# STUDY TEXT
*** Begin section ***
Europe chems stocks down as poor economic indicators pile up

Morgan Condon

04-May-2020

LONDON (ICIS)–European chemicals stocks have kicked off the week on a troubled footing in response to the continued pessimistic economic backdrop on Monday.

Share prices for companies listed on the Stoxx 600 chemicals market fell unanimously, with the index posting a 2.39% drop on the previous day’s levels.

This was echoed in contract prices of European chemicals, with both the barge price for key aromatic styrene and monoethylene glycol (MEG) falling to record lows in monthly settlements for May.

Pressure was also felt further upstream as cracker margins fell in line with monomer settlements at significant decreases, coupled with feedstock prices edging up.

There was some resistance for other products, with contract prices for cyclohexane (CX) increasing in line with feedstock benzene, and glycol ethers sellers targeting rollovers to cushion margins as feedstock costs decline.

Overall, near-term expectations for the petrochemicals industry in Europe remain bleak as demand in downstream markets remains limited.

ECONOMIC INDICATORS
Sentiment in the chemicals industry was echoed throughout the wider European bourses, with France’s CAC 40 stock marking the most significant fall at 4.24%, followed by Germany’s DAX, down 3.64%, and the UK’s FTSE 100, down 2.34%.

Tensions remain in Europe ahead of Germany’s constitutional ruling about whether it will limit the extent of the European Central Bank (ECB)’s pledge to buy €750bn in bonds issued by states in the 19-country currency union.

The latest economic data demonstrates further declines in April, with the composite Purchasing Managers’ Index (PMI) in the eurozone falling to 33.4 points due to lockdown measures, with Spain and Italy particularly affected.

A reading below 50.0 points shows economic contraction.

Germany’s automotive industry also continues to be hammered by the current climate, with the economic analysis from the ifo Institute recording historic weakness in its ifo Business Climate survey.

Further afield the relationship between the US and China has once more hit a rocky patch as discussions of tariffs have been re-introduced by US President Donald Trump, alongside accusatory rhetoric concerning the coronavirus.

Asian petrochemical shares fell in response to the escalating trade tensions between China and the US, and Saudi petrochemicals major SABIC said on Monday it had posted a net loss in the first quarter, year on year, with sales and earnings also falling sharply.
*** End section ***
# ACTIVITY LIST
- a) In the chemicals stocks report, rewrite the stretch from "Overall, near-term expectations" through "100, down 2.34%.", swapping "bleak" for "grim".
- b) Translate this sentence from the chemicals stocks report into Spanish: "A reading below 50.0 points shows economic contraction."

Collected data
*** Begin section ***
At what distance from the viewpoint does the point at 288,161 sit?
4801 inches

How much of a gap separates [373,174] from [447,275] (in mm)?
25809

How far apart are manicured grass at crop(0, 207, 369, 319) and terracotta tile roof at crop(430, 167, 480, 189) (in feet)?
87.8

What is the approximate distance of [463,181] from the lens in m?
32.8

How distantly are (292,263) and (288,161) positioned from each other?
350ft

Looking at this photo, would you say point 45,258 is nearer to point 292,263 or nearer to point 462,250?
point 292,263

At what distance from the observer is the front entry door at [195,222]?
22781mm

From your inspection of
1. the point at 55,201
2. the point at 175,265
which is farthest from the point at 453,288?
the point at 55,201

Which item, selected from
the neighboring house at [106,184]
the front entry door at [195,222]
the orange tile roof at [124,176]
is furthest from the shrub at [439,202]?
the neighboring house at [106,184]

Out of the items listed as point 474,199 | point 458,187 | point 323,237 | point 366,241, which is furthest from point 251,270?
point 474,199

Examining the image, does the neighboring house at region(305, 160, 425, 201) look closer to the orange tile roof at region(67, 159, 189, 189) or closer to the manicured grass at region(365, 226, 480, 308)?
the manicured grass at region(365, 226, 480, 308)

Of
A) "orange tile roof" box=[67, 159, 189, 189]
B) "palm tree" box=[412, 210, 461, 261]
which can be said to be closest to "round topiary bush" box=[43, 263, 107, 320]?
*** End section ***
# RESPONSES TO THE EXERCISE
- a)
Overall, near-term expectations for the petrochemicals industry in Europe remain grim as demand in downstream markets remains limited.

ECONOMIC INDICATORS
Sentiment in the chemicals industry was echoed throughout the wider European bourses, with France’s CAC 40 stock marking the most significant fall at 4.24%, followed by Germany’s DAX, down 3.64%, and the UK’s FTSE 100, down 2.34%.

- b) Una lectura por debajo de 50,0 puntos indica contracción económica.